Consigne: Pour chaque énoncé, indiquez par oui ou non s'il concorde avec le texte à lire, en citant mot pour mot les termes du texte qui tranchent : 1. L'art. 7 al. 4 du règlement prévoyait la clôture de la procédure d'habilitation en cas de violation. 2. La disposition visait à garantir l'impartialité des experts choisis. 3. Les deux listes d'experts regroupaient cinq noms d'experts.

Texte à lire:

La décision querellée contrevenait au principe de la légalité, dans la mesure où l'art. 7 al. 4 du règlement ne prévoyait pas comme conséquence de sa violation la clôture de la procédure d'habilitation. Le but de cette disposition était de s'assurer que l'évaluation de la thèse ne fût pas entachée d'un vice, à savoir que les experts choisis fussent impartiaux. La clôture de la procédure d'habilitation n'était donc pas nécessaire au but visé et il aurait suffi de choisir deux experts de la liste conformément à l'art. 8 al. 1 du règlement afin d'évaluer sa thèse, ou de requérir de la candidate, cas échéant, qu'elle présente une nouvelle liste. Les deux listes d'experts, bien qu'elles fussent entachées d'erreurs, regroupaient cinq noms d'experts dont l'université ne contestait en effet pas qu'ils n'avaient pas de publication commune avec la recourante. L'autorité avait ainsi commis un excès de son pouvoir d'appréciation en voulant la sanctionner disciplinairement.

Données:
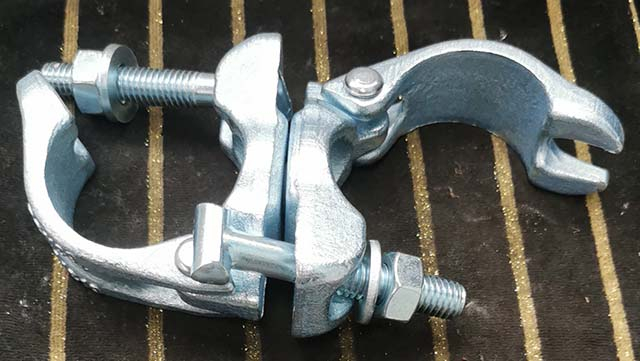 Drop scaffolding scaffolding galvanized rwivel coupler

Réponse:
1. Non : « l'art. 7 al. 4 du règlement ne prévoyait pas comme conséquence de sa violation la clôture de la procédure d'habilitation »
2. Oui : « que les experts choisis fussent impartiaux »
3. Oui : « regroupaient cinq noms d'experts »